此问题在更高版本的机架保护中得到了解决,该版本现在考虑请求是否为XMLHttpRequest:
This problem was solved in a later version of rack-protection, which now considers whether the request is an XMLHttpRequest:
def has_vector?(request, headers)
return false if request.xhr?
return false unless headers['Content-Type'].to_s.split(';', 2).first =~ /^\s*application\/json\s*$/
origin(request.env).nil? and referrer(request.env) != request.host
end
如果您正在使用Sinatra 1.3.2并且无法升级,则解决方案是禁用此特殊保护.使用CORS,您可以显式启用跨域XHR请求. Sinatra允许您完全禁用保护,或禁用Rack::Protection的特定组件(请参阅配置攻击防护" ).
If you are using Sinatra 1.3.2 and cannot upgrade the solution is to disable this particular protection. With CORS you are explicitly enabling cross-domain XHR requests. Sinatra lets you disable protection entirely, or disable specific components of Rack::Protection (see "Configuring Attack Protection" in the Sinatra docs).

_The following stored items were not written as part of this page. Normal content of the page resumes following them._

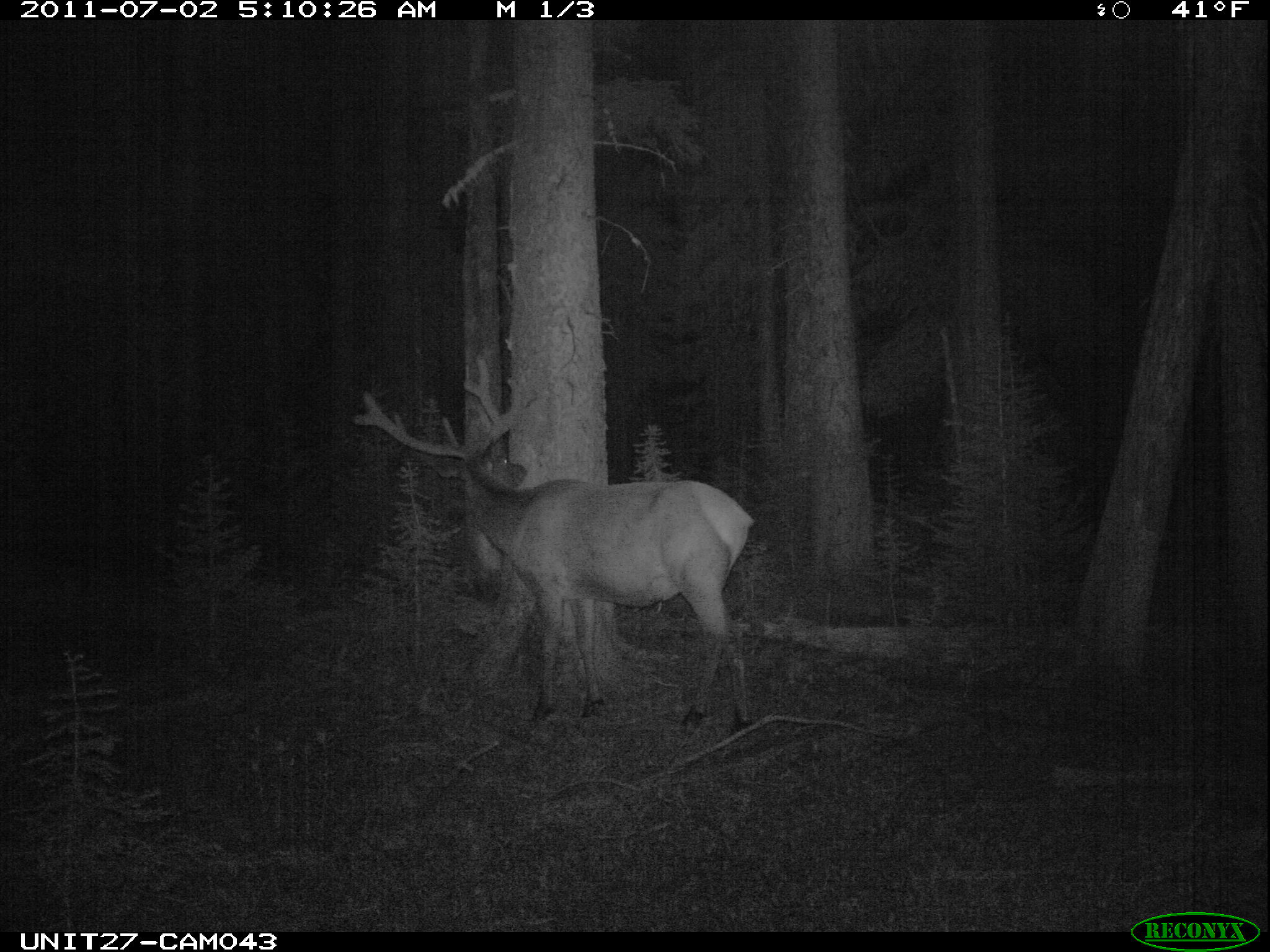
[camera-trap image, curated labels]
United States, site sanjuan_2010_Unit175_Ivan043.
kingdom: Animalia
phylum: Chordata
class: Mammalia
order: Artiodactyla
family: Cervidae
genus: Cervus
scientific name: Cervus elaphus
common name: red deer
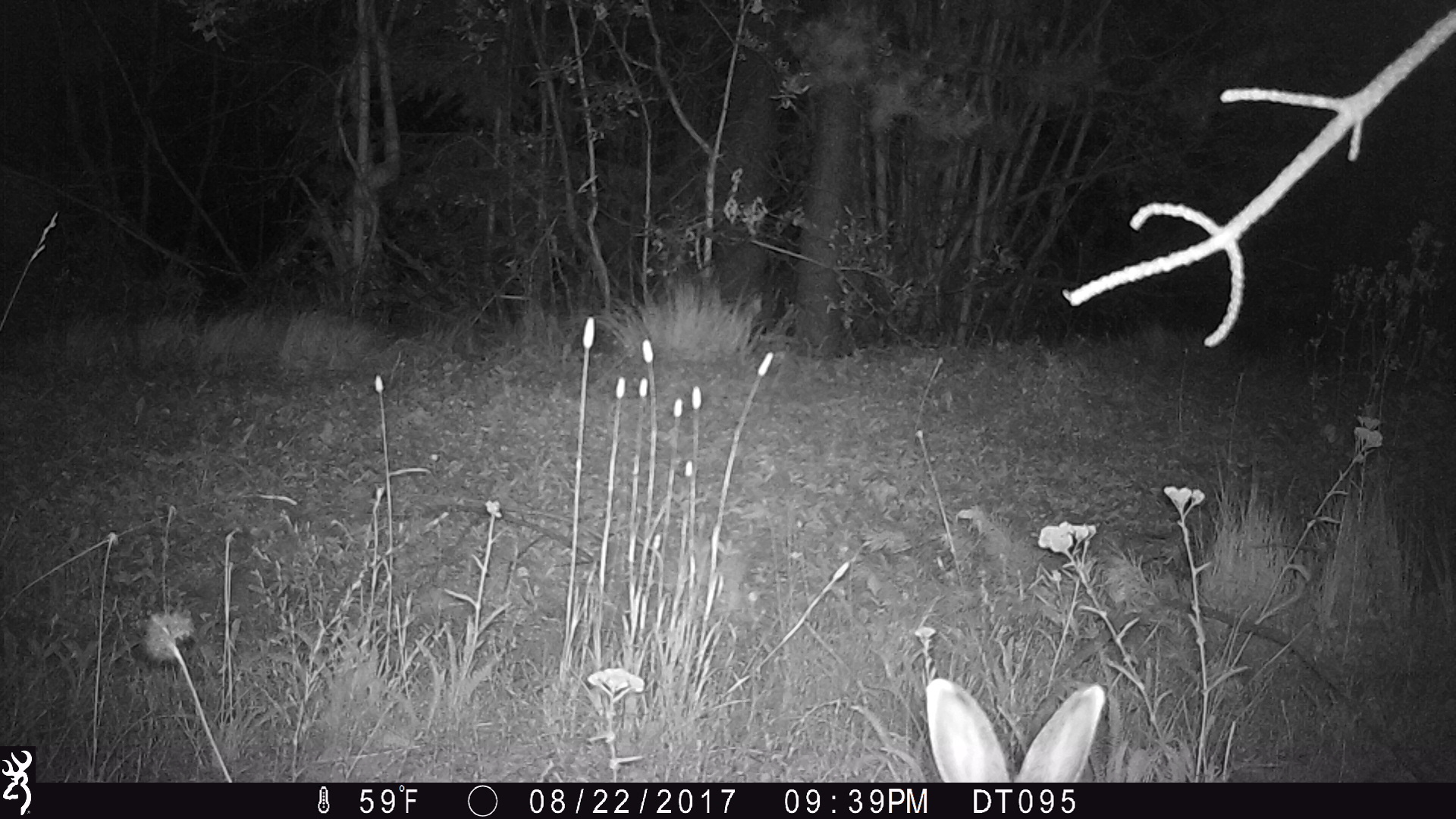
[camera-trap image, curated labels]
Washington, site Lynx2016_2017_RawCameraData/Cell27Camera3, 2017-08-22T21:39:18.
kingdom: Animalia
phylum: Chordata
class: Mammalia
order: Lagomorpha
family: Leporidae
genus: Lepus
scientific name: Lepus americanus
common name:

在撰写本文时,当您使用Rack :: Protection中间件(必须显式添加 At time of writing, all but four of these are loaded automatically when you use the Rack::Protection middleware ( Sinatra将Rack :: Protection的默认设置与一个例外:如果您启用了会话,则只会添加 Sinatra uses Rack::Protection's default settings with one exception: it only adds 最后,如果您尝试将CORS与Sinatra一起使用,则可以尝试 rack-cors rack-cors ,它将为您处理很多细节. And, finally, if you are trying to use CORS with Sinatra, you might try rack-cors, which takes care of a lot of the details for you. 这篇关于Sinatra和机架保护设置的文章就介绍到这了,希望我们推荐的答案对大家有所帮助,也希望大家多多支持IT屋!Rack::Protection 提供
Rack::Protection::AuthenticityToken Rack::Protection::EscapedParams Rack::Protection::FormToken Rack::Protection::FrameOptions Rack::Protection::HttpOrigin Rack::Protection::IPSpoofing Rack::Protection::JsonCsrf Rack::Protection::PathTraversal Rack::Protection::RemoteReferrer Rack::Protection::RemoteToken Rack::Protection::SessionHijacking Rack::Protection::XssHeader
Rack::Protection::AuthenticityTokenRack::Protection::EscapedParamsRack::Protection::FormTokenRack::Protection::FrameOptionsRack::Protection::HttpOriginRack::Protection::IPSpoofingRack::Protection::JsonCsrfRack::Protection::PathTraversalRack::Protection::RemoteReferrerRack::Protection::RemoteTokenRack::Protection::SessionHijackingRack::Protection::XssHeaderRack::Protection::AuthenticityToken,Rack::Protection::FormToken,Rack::Protection::RemoteReferrer和Rack::Protection::EscapedParams)时,所有这些文件(只有四个)会自动加载.Rack::Protection::AuthenticityToken, Rack::Protection::FormToken, Rack::Protection::RemoteReferrer, and Rack::Protection::EscapedParams must be added explicitly).SessionHijacking和RemoteToken.SessionHijacking and RemoteToken if you enable sessions.